I am not a fan of risk registers for telcos. It is good to think about risks, and to implement plans to mitigate risks. The problem with telcos is that very many of their risks are so interwoven with the excruciatingly specific detail of how technology works that the risk register is either going to be impossibly long or else it will just be an arbitrary subset of all the most significant risks. To give an example, I believe most of us would agree that it would be a major risk to put someone in a position where they could make a single mistake that stops the entire network from working. But do you think any network operator has this risk near the top of their register?
Incorrect firewall configuration forces us to ask other Tier 1 networks to disable all peering with our network.
Perhaps they should, because that is what happened at CenturyLink this weekend. They crashed their network so hard that it caused a 3.5 percent drop in global internet traffic according to the very knowledgeable people who run Cloudflare. It also caused me some bemusement because I rarely find myself waking to find corporations have left me warnings about portions of the internet becoming unreachable overnight.
If you want to know the details of what caused the CenturyLink outage then you should take a look at Cloudflare’s analysis, which seemingly serves as the basis of every news article on this topic. Put simply, a flaw in an instruction to reconfigure all CenturyLink’s firewalls meant all their servers blocked the receipt of new configuration rules, creating a situation which was difficult for the network to recover from. CenturyLink’s team suddenly had to clear all the flawed instructions from across their US network, and they made that simpler by telling other Tier 1 networks to temporarily stop peering with CenturyLink, so the servers did not have to deal with additional configuration instructions from peers as well.
AS1299 have temporarily disabled all IPv4 peering with CenturyLink AS3356 on their request.
— Telia Carrier (@TeliaCarrier) August 30, 2020
For five hours CenturyLink’s network carried almost no traffic. Those who could switch to other networks did so. And for those customers whose only connection to the internet is via CenturyLink, their only consolation was that CenturyLink said they were sorry.
We are able to confirm that all services impacted by today’s IP outage have been restored. We understand how important these services are to our customers, and we sincerely apologize for the impact this outage caused.

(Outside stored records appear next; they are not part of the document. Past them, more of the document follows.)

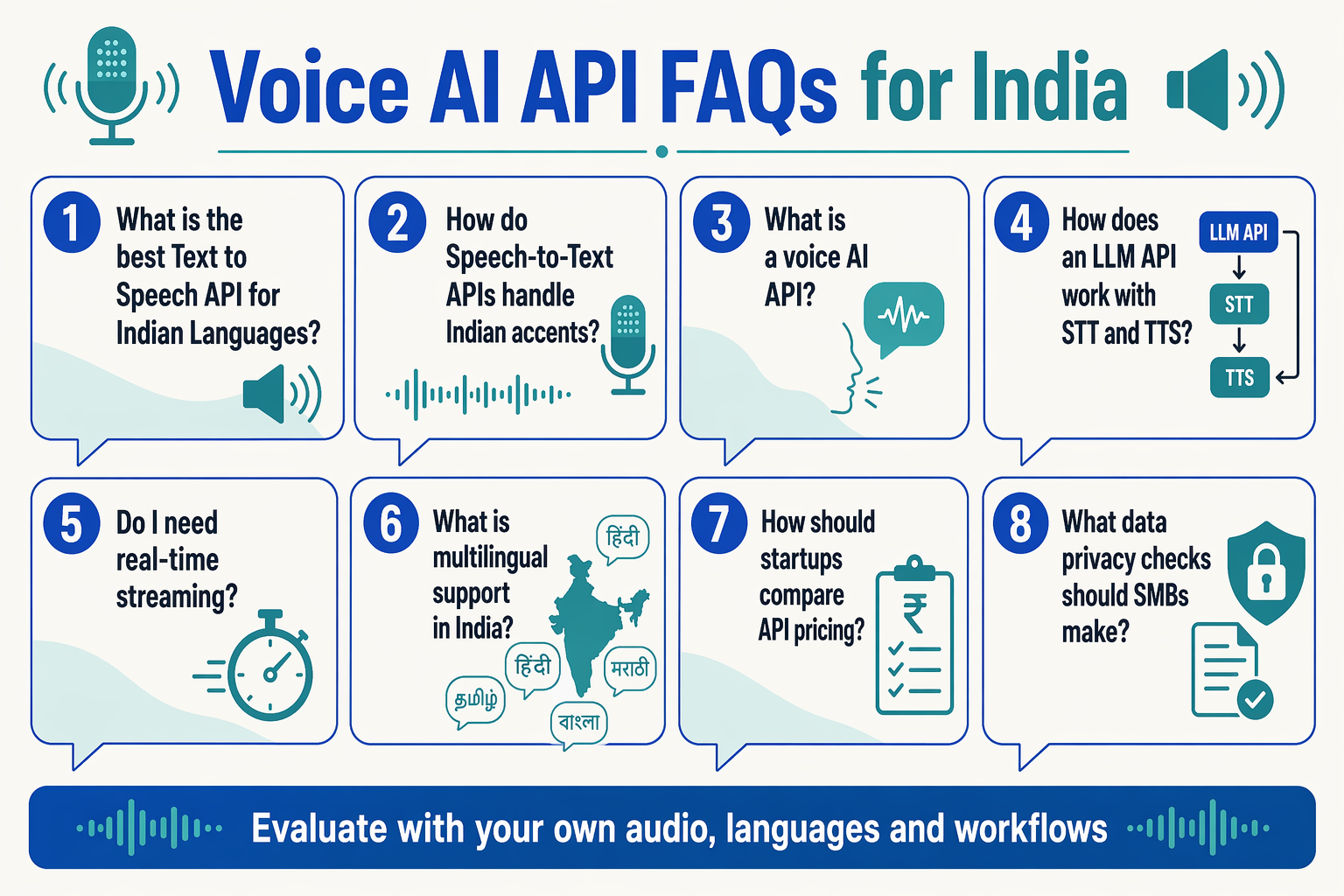 Voice AI API FAQs for India

1 What is the best Text to Speech API for Indian Languages?

2 How do Speech-to-Text APIs handle Indian accents?

3 What is a voice AI API?

4 How does an LLM API work with STT and TTS?

LLM API
STT
TTS

5 Do I need real-time streaming?

6 What is multilingual support in India?

हिंदी
हिंदी
मराठी
தமிழ்
বাংলা

7 How should startups compare API pricing?

₹

8 What data privacy checks should SMBs make?

Evaluate with your own audio, languages and workflows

— CenturyLink (@CenturyLink) August 30, 2020
Managing risk is a team effort, and this outage exemplifies why a Chief Risk Officer could never have all the knowledge to take hands-on responsibility for everything that can go wrong at a technical level. But it also illustrates why telcos need somebody independent of operational teams to evaluate risk. It may not have been on the risk register before, but this week some operators will be thinking about whether a single mistake could take their networks down too.